Spaces:

abinazebinoy
/

verifile-x-api

Running

File size: 17,127 Bytes

"""
Extract 30-signal feature vectors from all images in manifest.csv.

Usage:
    python scripts/extract_features.py
    python scripts/extract_features.py --limit 50000 --workers 4
    python scripts/extract_features.py --resume --limit 10000 --workers 6

What this does:
    1. Reads data/manifest.csv (train split only, to keep val/test clean)
    2. For each image, runs the full 30-signal VeriFile-X detection pipeline
    3. Extracts score from each signal into a flat feature row
    4. Saves all rows to data/features.csv
    5. Supports --resume to skip already-processed images (crash recovery)
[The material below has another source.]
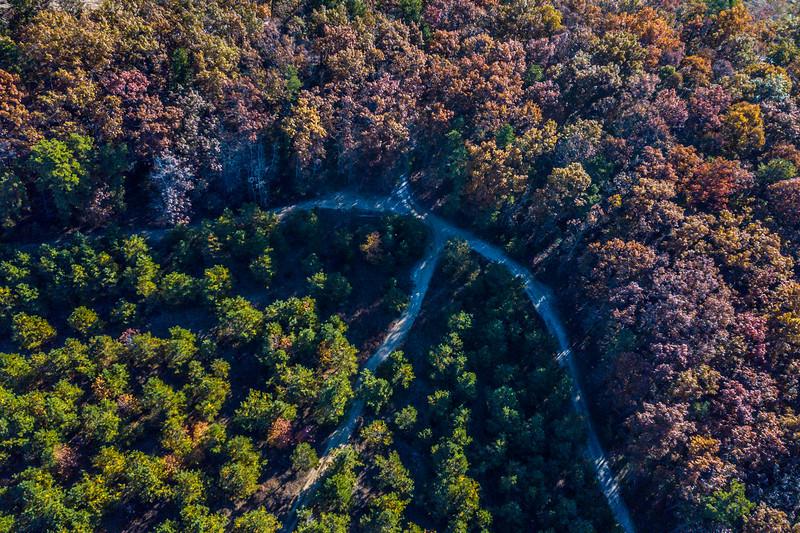 Autumn Treetops 11/4/18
Prerequisites (run in order):
    1. scripts/datasets/download_ai.py  --dataset cifake (or --dataset all)
    2. scripts/datasets/download_real.py --dataset coco  (or --dataset all)
    3. scripts/train_embedding.py        --epochs 20 --batch 24
    4. scripts/build_clip_database.py    --model ViT-B/32
    5. scripts/build_centroids.py
    6. THIS SCRIPT (extract_features.py)
    7. scripts/train_ensemble.py         --hparam-search

Hardware notes (RTX 4050, 6 GB VRAM):
    Use --workers 4 for CPU-bound multiprocessing.
    With 100 k images, expect 50–140 h; use --limit 50000 for a time-budgeted run.
"""
import sys
import csv
import time
import random
import logging
import argparse
import hashlib
import multiprocessing as mp
from pathlib import Path
from typing import Optional

# ── Project root on sys.path so backend imports work ──────────────────────
sys.path.insert(0, str(Path(__file__).parents[1]))

logging.basicConfig(
    level=logging.INFO,
    format="%(asctime)s  %(levelname)s  %(message)s",
    datefmt="%H:%M:%S",
)
logger = logging.getLogger(__name__)

ROOT     = Path(__file__).parents[1]
MANIFEST = ROOT / "data" / "manifest.csv"
OUT_CSV  = ROOT / "data" / "features.csv"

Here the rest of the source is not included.